• _Aim of the task_
Keep the pictures out of your copy. Transcribe the records below exactly.

--- Extracted entries Enclosed Below ---

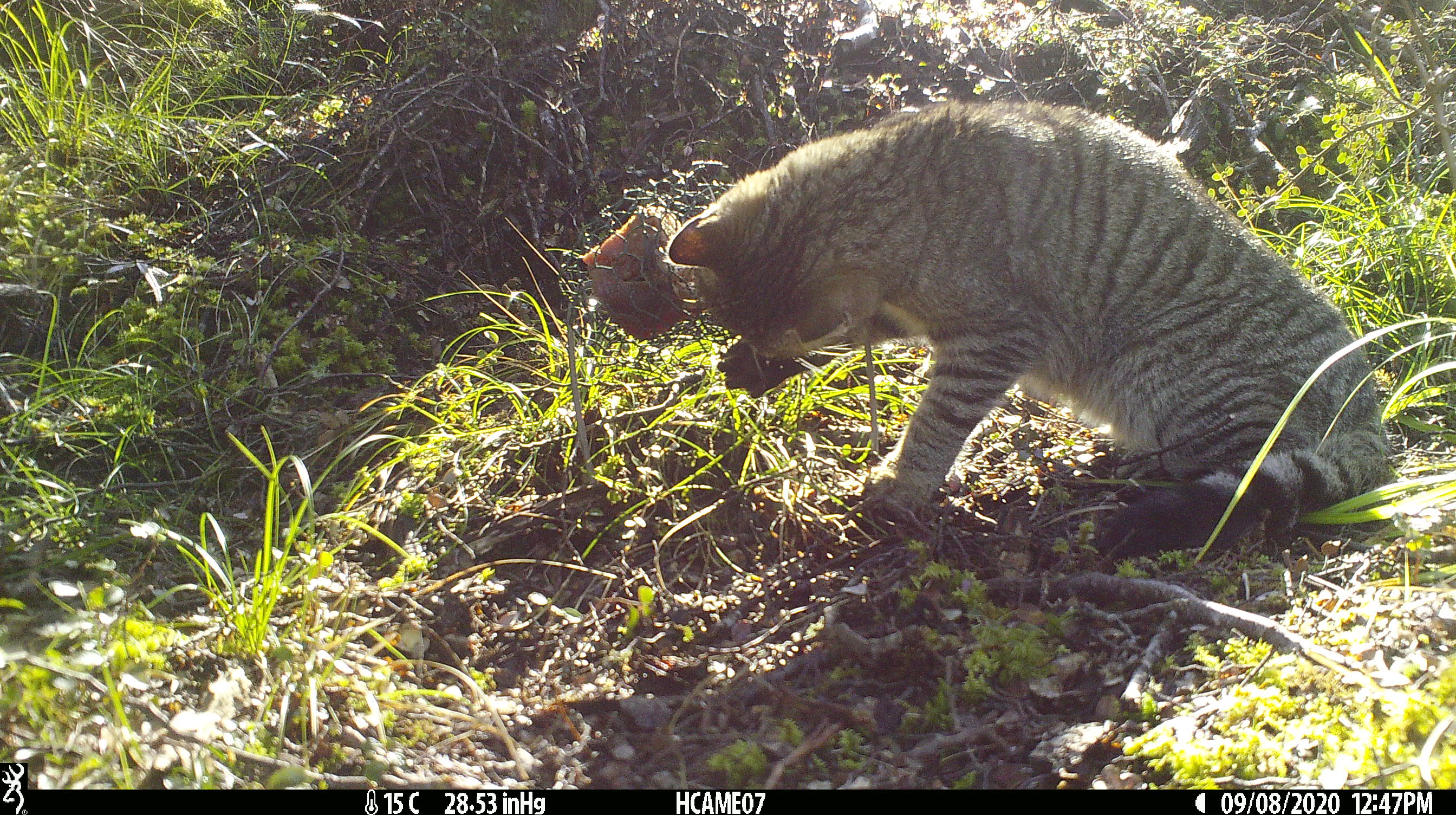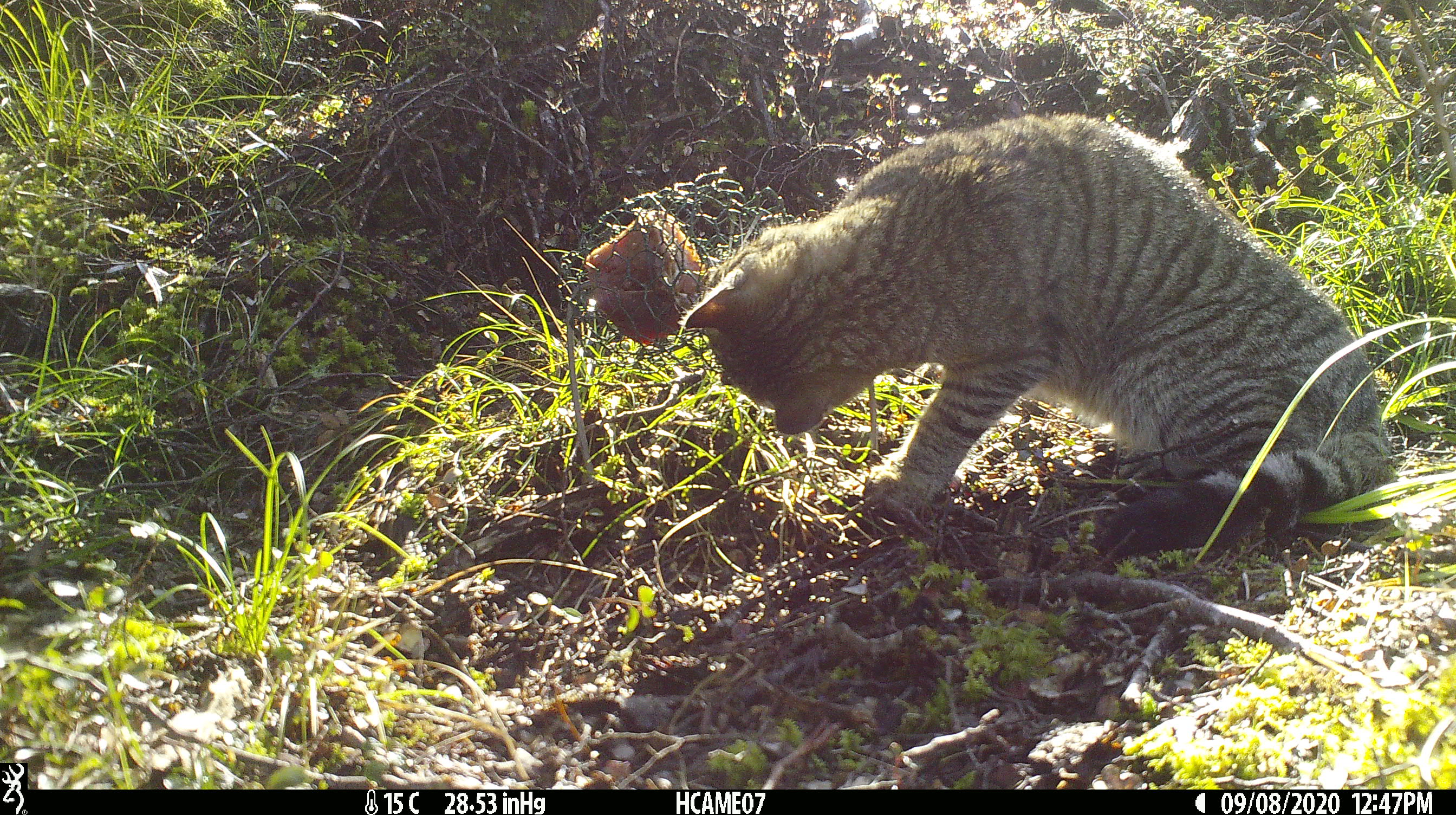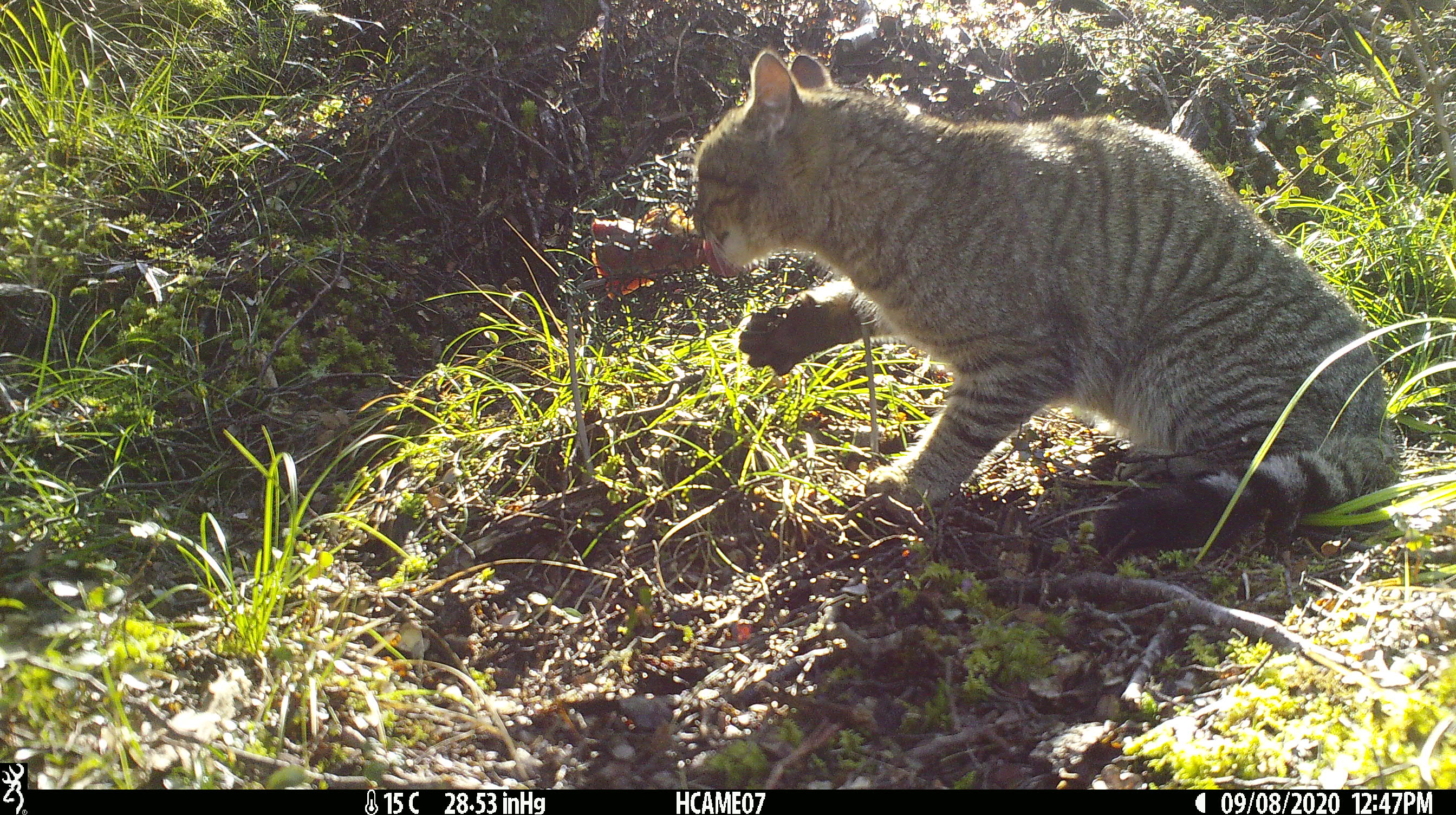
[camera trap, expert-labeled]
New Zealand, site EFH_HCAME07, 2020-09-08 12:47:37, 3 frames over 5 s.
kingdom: Animalia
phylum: Chordata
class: Mammalia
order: Carnivora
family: Felidae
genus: Felis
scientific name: Felis catus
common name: domestic cat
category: cat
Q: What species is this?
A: Cat (domestic cat) (Felis catus).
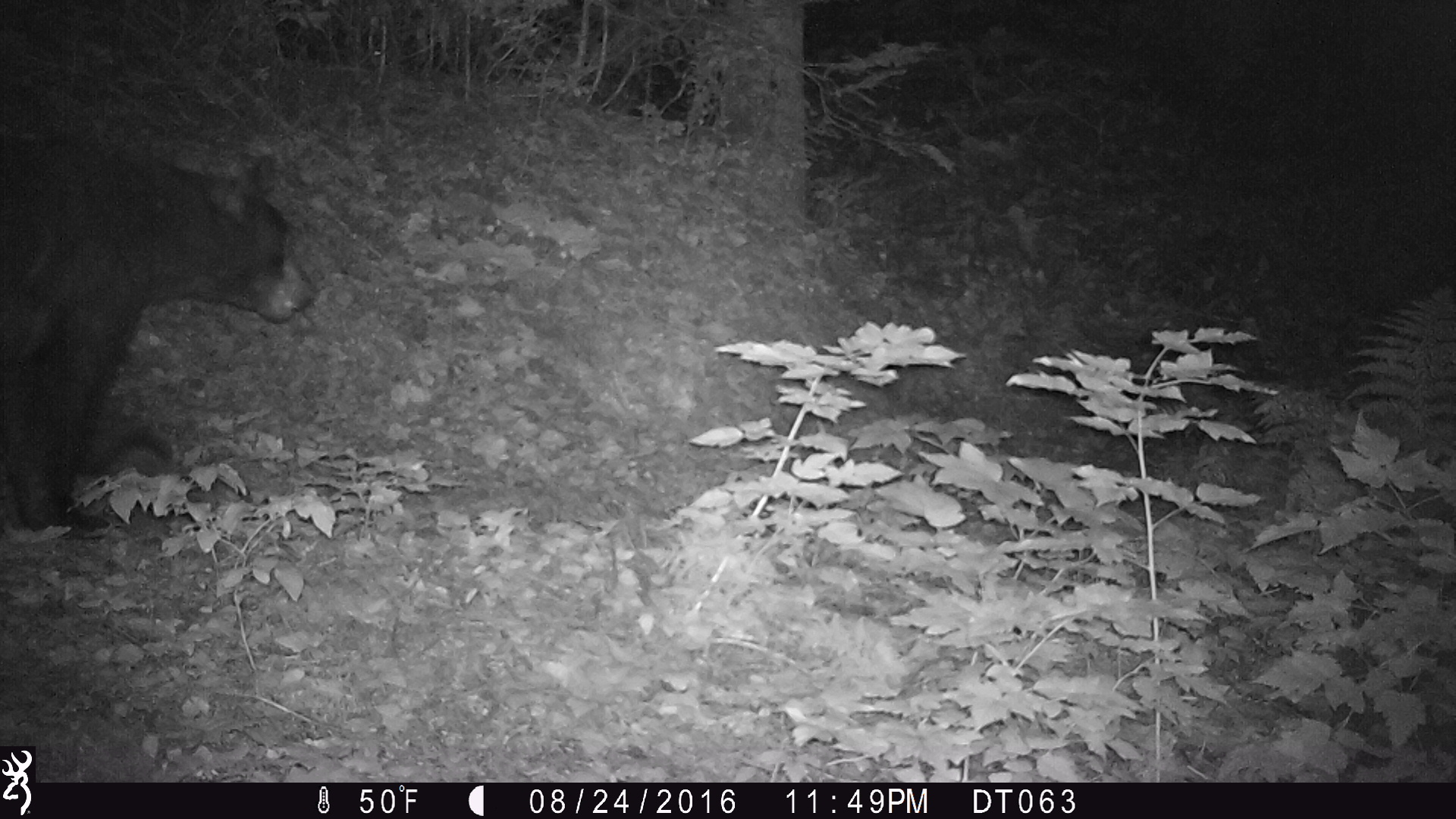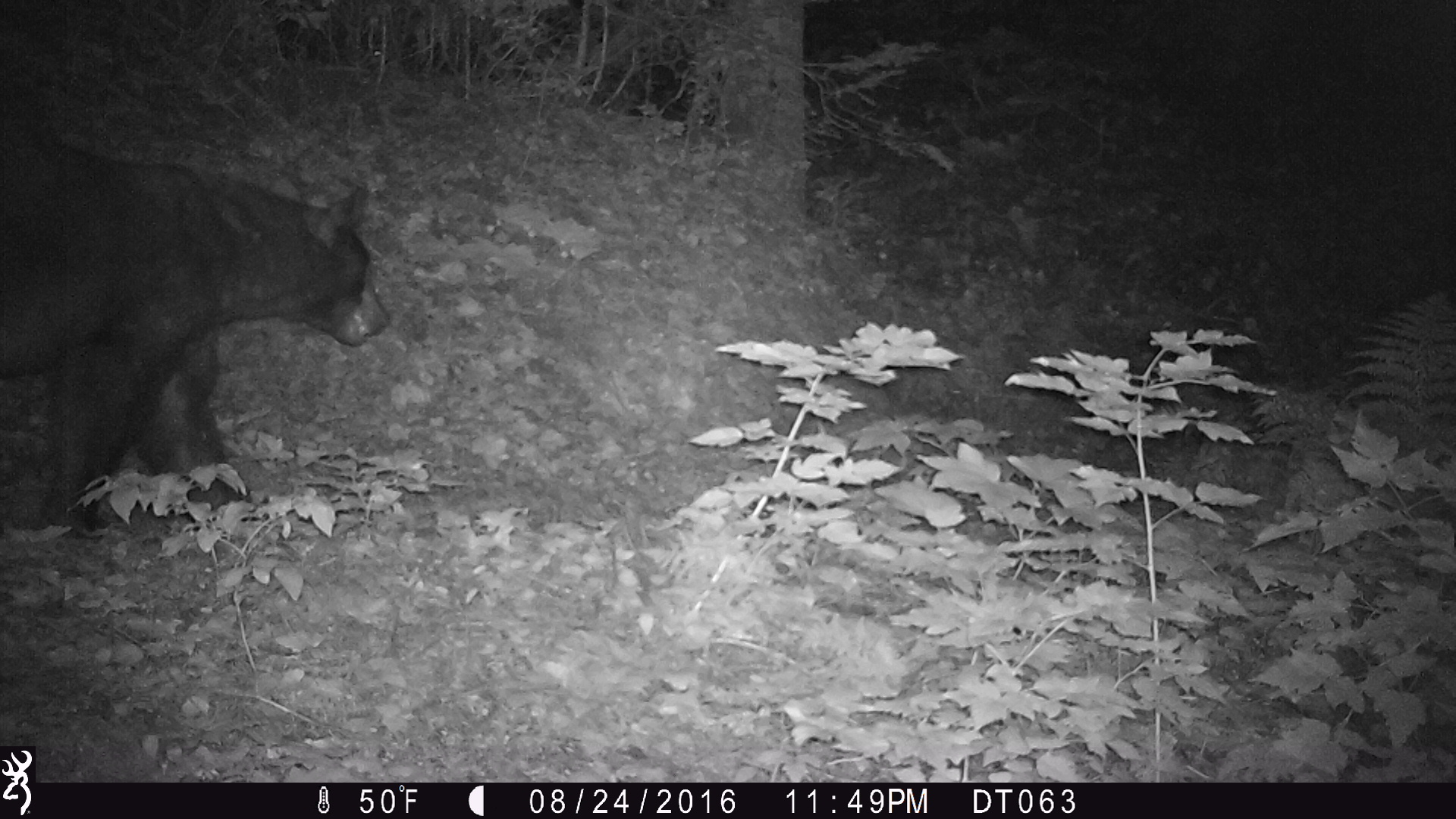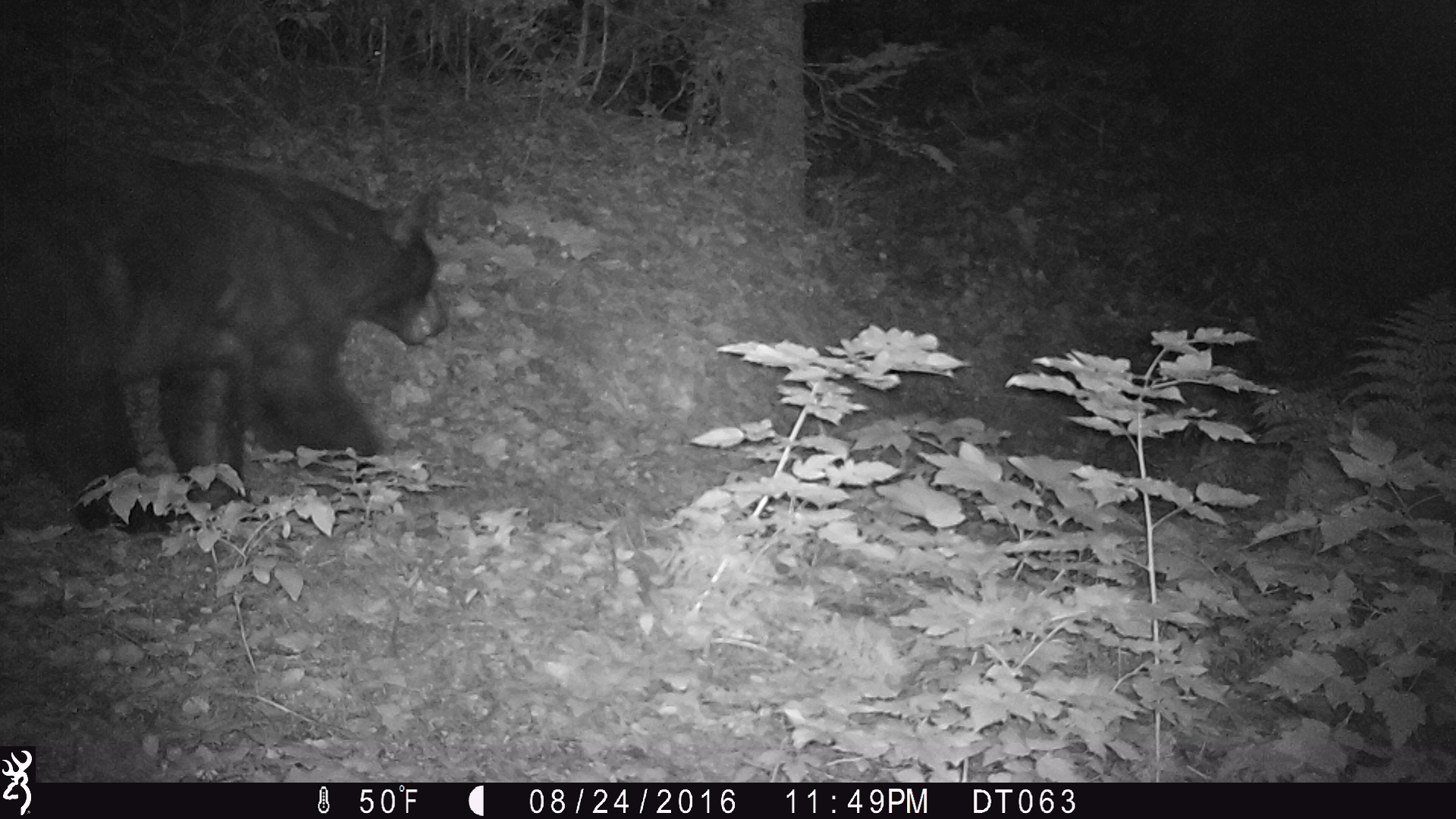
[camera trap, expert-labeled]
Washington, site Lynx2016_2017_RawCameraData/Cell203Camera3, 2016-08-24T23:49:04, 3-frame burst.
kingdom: Animalia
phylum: Chordata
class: Mammalia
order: Carnivora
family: Ursidae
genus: Ursus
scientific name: Ursus americanus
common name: american black bear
Ursus americanus (american black bear). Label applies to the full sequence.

--- End of Enclosed Extracted entries ---

• _Finished task_
[camera trap, expert-labeled]
New Zealand, site EFH_HCAME07, 2020-09-08 12:47:37, 3 frames over 5 s.
kingdom: Animalia
phylum: Chordata
class: Mammalia
order: Carnivora
family: Felidae
genus: Felis
scientific name: Felis catus
common name: domestic cat
category: cat
Q: What species is this?
A: Cat (domestic cat) (Felis catus).
[camera trap, expert-labeled]
Washington, site Lynx2016_2017_RawCameraData/Cell203Camera3, 2016-08-24T23:49:04, 3-frame burst.
kingdom: Animalia
phylum: Chordata
class: Mammalia
order: Carnivora
family: Ursidae
genus: Ursus
scientific name: Ursus americanus
common name: american black bear
Ursus americanus (american black bear). Label applies to the full sequence.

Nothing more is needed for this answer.